New York State has banned Chinese-tied artificial intelligence application DeepSeek from government devices over data privacy concerns and censorship, according to The Wall Street Journal on Monday.
A bipartisan duo in the U.S. House have proposed legislation to ban DeepSeek from federal devices, similar to the policy already in place for the popular social media platform TikTok.
The news comes as artificial intelligence is in focus at a Paris, France summit where world leaders, executives, and experts will hammer out pledges on guiding the development of the rapidly advancing technology.
Vice President JD Vance — making his first trip abroad since taking office — is attending the Paris AI Action Summit starting, while China's President Xi Jinping will be sending his special envoy, signaling high stakes for the meeting.
Heads of state and top government officials, tech bosses and researchers are gathering in Paris for the two-day summit hosted by French President Emmanuel Macron and Indian Prime Minister Narendra Modi. The event aims to address how to harness artificial intelligence's potential so that it benefits everyone, while containing the technology's myriad risks.
Reps. Josh Gottheimer, D-N.J., and Darin LaHood, R-Ill., on Thursday introduced the "No DeepSeek on Government Devices Act," which would ban federal employees from using the Chinese AI app on government-owned electronics. They cited the Chinese government's ability to use the app for surveillance and misinformation as reasons to keep it away from federal networks.
"The Chinese Communist Party has made it abundantly clear that it will exploit any tool at its disposal to undermine our national security, spew harmful disinformation, and collect data on Americans," Gottheimer said in a statement. "We simply can't risk the CCP infiltrating the devices of our government officials and jeopardizing our national security."
The proposal comes after the Chinese software company in December published an AI model that performed at a competitive level with models developed by American firms like OpenAI, Meta, Alphabet, and others.
DeepSeek purported to develop the model at a fraction of the cost of its American counterparts. A January research paper about DeepSeek's capabilities raised alarm bells and prompted debates among policymakers and leading Silicon Valley financiers and technologists.
The Associated Press previously reported DeepSeek has computer code that could send some user login information to a Chinese state-owned telecommunications company that has been barred from operating in the United States, according to the security research firm Feroot.
Gottheimer cited security concerns as the main reason for introducing the bill.
"It was enough of an alarm that I thought we should immediately ban it on all government devices and make it clear to the public of the risks. I think that's a critical first step," Gottheimer told AP. "Americans should know the impact on their personal privacy and data, especially because we know that Americans are sharing proprietary information on AI chatbots, highly sensitive information, documents, contracts, and the like."

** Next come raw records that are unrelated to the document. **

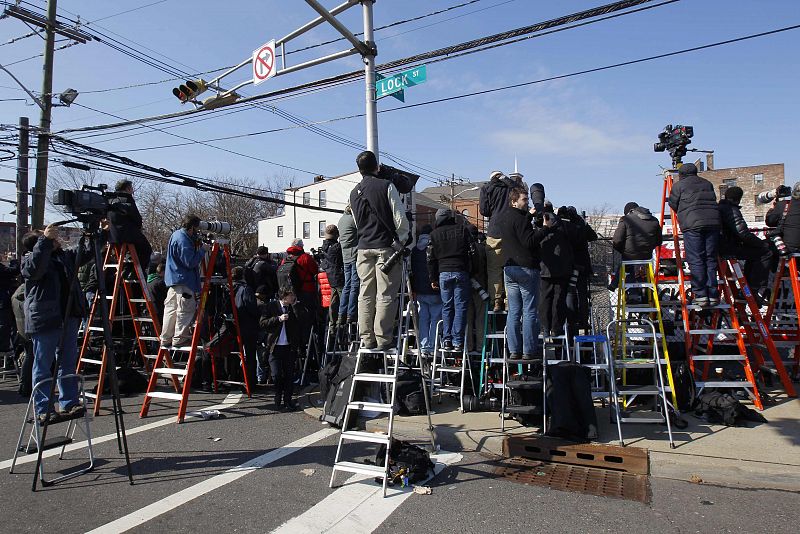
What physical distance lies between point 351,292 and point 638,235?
431cm

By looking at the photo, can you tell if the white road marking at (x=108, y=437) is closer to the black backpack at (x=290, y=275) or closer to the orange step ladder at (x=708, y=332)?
the black backpack at (x=290, y=275)

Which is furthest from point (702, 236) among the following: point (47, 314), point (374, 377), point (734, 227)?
point (47, 314)

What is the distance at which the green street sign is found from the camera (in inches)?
378

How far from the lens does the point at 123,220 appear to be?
773 centimetres

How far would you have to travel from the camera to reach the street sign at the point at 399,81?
31.5 feet

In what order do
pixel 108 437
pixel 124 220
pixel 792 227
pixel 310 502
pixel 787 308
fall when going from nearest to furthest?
pixel 310 502, pixel 108 437, pixel 124 220, pixel 792 227, pixel 787 308

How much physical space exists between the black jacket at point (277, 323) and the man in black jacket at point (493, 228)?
9.46 ft

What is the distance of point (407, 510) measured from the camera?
14.2 ft

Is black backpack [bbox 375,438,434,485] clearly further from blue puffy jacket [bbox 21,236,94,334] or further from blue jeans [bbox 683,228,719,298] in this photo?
blue jeans [bbox 683,228,719,298]

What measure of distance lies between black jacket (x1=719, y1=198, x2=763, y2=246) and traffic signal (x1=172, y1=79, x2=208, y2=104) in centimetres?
1166

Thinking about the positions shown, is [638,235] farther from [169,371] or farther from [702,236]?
[169,371]

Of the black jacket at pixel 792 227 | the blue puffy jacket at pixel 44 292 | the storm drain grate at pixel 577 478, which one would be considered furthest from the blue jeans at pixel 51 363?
Result: the black jacket at pixel 792 227

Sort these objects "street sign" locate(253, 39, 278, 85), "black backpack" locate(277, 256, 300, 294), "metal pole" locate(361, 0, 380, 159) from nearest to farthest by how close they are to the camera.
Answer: "metal pole" locate(361, 0, 380, 159)
"black backpack" locate(277, 256, 300, 294)
"street sign" locate(253, 39, 278, 85)

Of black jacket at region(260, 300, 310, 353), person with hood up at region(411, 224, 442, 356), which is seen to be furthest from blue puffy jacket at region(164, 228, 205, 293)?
person with hood up at region(411, 224, 442, 356)
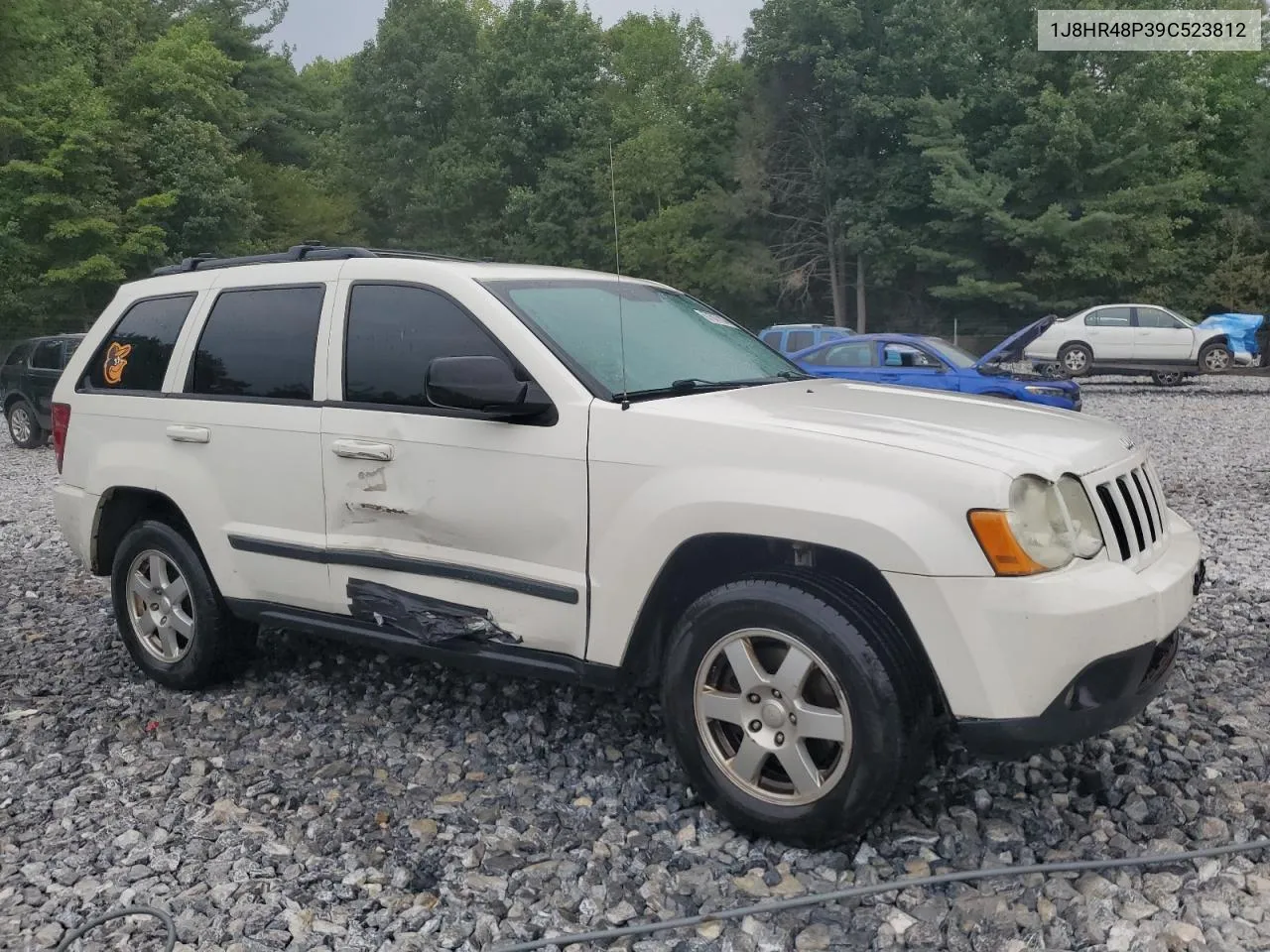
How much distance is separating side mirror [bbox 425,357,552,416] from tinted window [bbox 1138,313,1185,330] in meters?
21.5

South Korea's spy agency has accused Chinese AI app DeepSeek of "excessively" collecting personal data and using all input data to train itself, and questioned the app's responses to questions relating to issues of national pride.
The National Intelligence Service said it sent an official notice to government agencies last week urging them to take security precautions over the artificial intelligence app.
"Unlike other generative AI services, it has been confirmed that chat records are transferable as it includes a function to collect keyboard input patterns that can identify individuals and communicate with Chinese companies' servers such as volceapplog.com," the NIS said in a statement issued on Sunday.
Information from The Associated Press and Reuters was used to compile this report.